Multiple Database Catalogs for multi-tenancy

Your organization can use Cloudera Data Warehouse (CDW) to create and host proprietary data warehouses and data marts. You learn how to create multiple default Database Catalogs for a secure, multi-tenant environment. Consequently, you can provide different Hue instances to each tenant for business analytics.

Database Catalogs are HMS instances that share the Hive metastore database used by your CDP environment. An environment can have multiple Database Catalogs, which include references to the cloud storage for data. When you activate an environment from the Data Warehouse UI, a default Database Catalog is created (format: environment_name-default). You can add additional default Database Catalogs if you want a standalone data warehouse without any data from the tables that are in the environment.
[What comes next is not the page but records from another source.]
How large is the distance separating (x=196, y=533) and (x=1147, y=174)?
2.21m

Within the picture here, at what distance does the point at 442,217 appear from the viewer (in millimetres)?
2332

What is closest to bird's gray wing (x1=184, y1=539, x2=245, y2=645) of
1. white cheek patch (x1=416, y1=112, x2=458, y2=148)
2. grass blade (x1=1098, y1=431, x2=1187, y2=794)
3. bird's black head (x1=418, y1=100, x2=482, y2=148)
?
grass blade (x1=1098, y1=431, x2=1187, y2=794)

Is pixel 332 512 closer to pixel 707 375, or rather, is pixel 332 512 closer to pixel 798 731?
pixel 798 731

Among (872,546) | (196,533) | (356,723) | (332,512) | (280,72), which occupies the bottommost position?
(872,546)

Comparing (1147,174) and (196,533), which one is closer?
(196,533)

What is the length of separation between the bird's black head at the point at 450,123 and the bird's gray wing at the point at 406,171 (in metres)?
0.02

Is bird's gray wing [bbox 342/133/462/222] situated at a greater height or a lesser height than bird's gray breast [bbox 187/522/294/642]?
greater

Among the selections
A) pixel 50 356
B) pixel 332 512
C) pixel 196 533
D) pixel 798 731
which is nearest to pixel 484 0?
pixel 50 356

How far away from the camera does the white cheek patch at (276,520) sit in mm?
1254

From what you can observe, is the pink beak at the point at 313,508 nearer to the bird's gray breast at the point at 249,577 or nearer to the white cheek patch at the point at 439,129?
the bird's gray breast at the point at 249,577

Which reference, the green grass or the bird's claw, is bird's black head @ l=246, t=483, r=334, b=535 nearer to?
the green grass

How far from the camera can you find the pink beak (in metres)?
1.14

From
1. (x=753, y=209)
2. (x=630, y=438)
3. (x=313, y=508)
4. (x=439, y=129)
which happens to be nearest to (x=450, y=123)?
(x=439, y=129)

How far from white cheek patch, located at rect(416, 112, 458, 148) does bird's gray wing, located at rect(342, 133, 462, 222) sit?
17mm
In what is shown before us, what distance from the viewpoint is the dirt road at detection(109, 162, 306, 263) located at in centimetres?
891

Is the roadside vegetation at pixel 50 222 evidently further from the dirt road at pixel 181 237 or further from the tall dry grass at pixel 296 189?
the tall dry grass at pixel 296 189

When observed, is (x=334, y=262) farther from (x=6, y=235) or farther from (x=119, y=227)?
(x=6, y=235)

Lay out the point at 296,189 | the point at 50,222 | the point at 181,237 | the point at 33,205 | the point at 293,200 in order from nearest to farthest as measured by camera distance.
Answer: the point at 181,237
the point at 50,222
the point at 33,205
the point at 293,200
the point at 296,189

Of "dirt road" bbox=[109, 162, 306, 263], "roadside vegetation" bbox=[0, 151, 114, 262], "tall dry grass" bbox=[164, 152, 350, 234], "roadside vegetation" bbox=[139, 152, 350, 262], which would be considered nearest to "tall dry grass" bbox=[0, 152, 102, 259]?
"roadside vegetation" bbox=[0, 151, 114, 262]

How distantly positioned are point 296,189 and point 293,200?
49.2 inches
The default Database Catalog activated from the Data Warehouse UI shares the HMS metastore database with HMS instance in the Data Hub cluster. You can access any objects or data sets created in the Data Mart or the Data Engineering clusters from CDW Virtual Warehouses and vice versa. The Hue database contains saved queries and query history that are stored in the Database Catalog.

For security, privacy, and resource isolation, the data sets and queries, job history, and other artifacts of one tenant are isolated from other tenants. The following architecture diagram shows the shared Hive metastore database.

If your data is stored on cloud object storage, such as S3 or ABFS, access to the shared data is controlled on the database level for each tenant through a common Ranger repository. Tenants have dedicated databases, but can also share data with other tenants if required.